- **TASK BRIEF**
Output every line of the material below as a numbered list, leaving out the blank lines.

- **Dataset records**

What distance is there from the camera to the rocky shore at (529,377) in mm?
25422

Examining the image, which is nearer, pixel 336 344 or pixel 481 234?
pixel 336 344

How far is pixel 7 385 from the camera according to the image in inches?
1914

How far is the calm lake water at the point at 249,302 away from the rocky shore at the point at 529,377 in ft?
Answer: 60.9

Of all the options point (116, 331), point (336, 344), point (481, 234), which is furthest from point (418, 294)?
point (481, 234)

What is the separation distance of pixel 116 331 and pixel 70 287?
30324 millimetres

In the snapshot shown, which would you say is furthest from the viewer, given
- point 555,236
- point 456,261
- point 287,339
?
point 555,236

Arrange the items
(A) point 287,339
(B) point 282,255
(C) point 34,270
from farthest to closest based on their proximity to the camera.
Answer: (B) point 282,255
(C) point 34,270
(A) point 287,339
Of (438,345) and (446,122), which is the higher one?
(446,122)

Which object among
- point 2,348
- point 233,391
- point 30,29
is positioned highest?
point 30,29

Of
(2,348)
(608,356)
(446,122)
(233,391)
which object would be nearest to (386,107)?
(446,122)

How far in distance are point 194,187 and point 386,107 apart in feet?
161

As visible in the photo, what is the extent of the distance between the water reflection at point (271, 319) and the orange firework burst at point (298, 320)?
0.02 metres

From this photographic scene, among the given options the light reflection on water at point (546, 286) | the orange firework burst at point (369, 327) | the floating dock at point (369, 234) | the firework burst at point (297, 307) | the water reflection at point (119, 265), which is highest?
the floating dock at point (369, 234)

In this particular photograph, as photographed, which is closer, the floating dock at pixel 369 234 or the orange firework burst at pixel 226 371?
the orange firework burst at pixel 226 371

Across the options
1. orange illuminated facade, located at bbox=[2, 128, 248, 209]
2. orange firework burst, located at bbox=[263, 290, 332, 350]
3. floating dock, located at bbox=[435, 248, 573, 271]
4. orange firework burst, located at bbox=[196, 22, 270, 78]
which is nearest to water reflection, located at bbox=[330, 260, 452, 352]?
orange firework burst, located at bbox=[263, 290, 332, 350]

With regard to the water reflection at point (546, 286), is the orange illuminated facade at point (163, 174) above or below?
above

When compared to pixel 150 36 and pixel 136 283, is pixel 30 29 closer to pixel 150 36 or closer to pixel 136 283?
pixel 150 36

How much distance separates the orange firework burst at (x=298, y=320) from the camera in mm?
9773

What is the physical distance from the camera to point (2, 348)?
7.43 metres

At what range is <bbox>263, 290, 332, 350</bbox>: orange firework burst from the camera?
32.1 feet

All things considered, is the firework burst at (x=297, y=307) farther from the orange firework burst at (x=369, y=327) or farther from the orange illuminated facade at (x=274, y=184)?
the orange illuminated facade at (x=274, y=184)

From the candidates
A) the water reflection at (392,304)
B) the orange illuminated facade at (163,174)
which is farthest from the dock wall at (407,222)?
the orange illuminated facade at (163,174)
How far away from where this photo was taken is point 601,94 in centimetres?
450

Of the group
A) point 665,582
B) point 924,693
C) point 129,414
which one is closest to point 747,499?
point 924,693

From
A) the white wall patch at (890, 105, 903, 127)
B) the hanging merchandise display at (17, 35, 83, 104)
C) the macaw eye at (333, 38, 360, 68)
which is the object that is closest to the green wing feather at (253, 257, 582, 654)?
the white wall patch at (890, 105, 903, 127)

- **FULL ANSWER**
1. What distance is there from the camera to the rocky shore at (529,377) in mm?
2. 25422
3. Examining the image, which is nearer, pixel 336 344 or pixel 481 234?
4. pixel 336 344
5. How far is pixel 7 385 from the camera according to the image in inches?
6. 1914
7. How far is the calm lake water at the point at 249,302 away from the rocky shore at the point at 529,377 in ft?
8. Answer: 60.9
9. Of all the options point (116, 331), point (336, 344), point (481, 234), which is furthest from point (418, 294)?
10. point (481, 234)
11. What is the separation distance of pixel 116 331 and pixel 70 287?
12. 30324 millimetres
13. In the snapshot shown, which would you say is furthest from the viewer, given
14. - point 555,236
15. - point 456,261
16. - point 287,339
17. ?
18. point 555,236
19. Arrange the items
20. (A) point 287,339
21. (B) point 282,255
22. (C) point 34,270
23. from farthest to closest based on their proximity to the camera.
24. Answer: (B) point 282,255
25. (C) point 34,270
26. (A) point 287,339
27. Of (438,345) and (446,122), which is the higher one?
28. (446,122)
29. Which object among
30. - point 2,348
31. - point 233,391
32. - point 30,29
33. is positioned highest?
34. point 30,29
35. Of
36. (2,348)
37. (608,356)
38. (446,122)
39. (233,391)
40. which object would be nearest to (386,107)?
41. (446,122)
42. How far in distance are point 194,187 and point 386,107 apart in feet?
43. 161
44. As visible in the photo, what is the extent of the distance between the water reflection at point (271, 319) and the orange firework burst at point (298, 320)?
45. 0.02 metres
46. From this photographic scene, among the given options the light reflection on water at point (546, 286) | the orange firework burst at point (369, 327) | the floating dock at point (369, 234) | the firework burst at point (297, 307) | the water reflection at point (119, 265), which is highest?
47. the floating dock at point (369, 234)
48. In this particular photograph, as photographed, which is closer, the floating dock at pixel 369 234 or the orange firework burst at pixel 226 371?
49. the orange firework burst at pixel 226 371
50. Across the options
51. 1. orange illuminated facade, located at bbox=[2, 128, 248, 209]
52. 2. orange firework burst, located at bbox=[263, 290, 332, 350]
53. 3. floating dock, located at bbox=[435, 248, 573, 271]
54. 4. orange firework burst, located at bbox=[196, 22, 270, 78]
55. which is nearest to water reflection, located at bbox=[330, 260, 452, 352]?
56. orange firework burst, located at bbox=[263, 290, 332, 350]
57. With regard to the water reflection at point (546, 286), is the orange illuminated facade at point (163, 174) above or below?
58. above
59. When compared to pixel 150 36 and pixel 136 283, is pixel 30 29 closer to pixel 150 36 or closer to pixel 136 283?
60. pixel 150 36
61. How much distance separates the orange firework burst at (x=298, y=320) from the camera in mm?
62. 9773
63. What is the physical distance from the camera to point (2, 348)?
64. 7.43 metres
65. At what range is <bbox>263, 290, 332, 350</bbox>: orange firework burst from the camera?
66. 32.1 feet
67. All things considered, is the firework burst at (x=297, y=307) farther from the orange firework burst at (x=369, y=327) or farther from the orange illuminated facade at (x=274, y=184)?
68. the orange illuminated facade at (x=274, y=184)
69. From the candidates
70. A) the water reflection at (392,304)
71. B) the orange illuminated facade at (163,174)
72. which is farthest from the dock wall at (407,222)?
73. the orange illuminated facade at (163,174)
74. How far away from where this photo was taken is point 601,94 in centimetres?
75. 450
76. Of the group
77. A) point 665,582
78. B) point 924,693
79. C) point 129,414
80. which one is closest to point 747,499?
81. point 924,693
82. From
83. A) the white wall patch at (890, 105, 903, 127)
84. B) the hanging merchandise display at (17, 35, 83, 104)
85. C) the macaw eye at (333, 38, 360, 68)
86. which is the object that is closest to the green wing feather at (253, 257, 582, 654)?
87. the white wall patch at (890, 105, 903, 127)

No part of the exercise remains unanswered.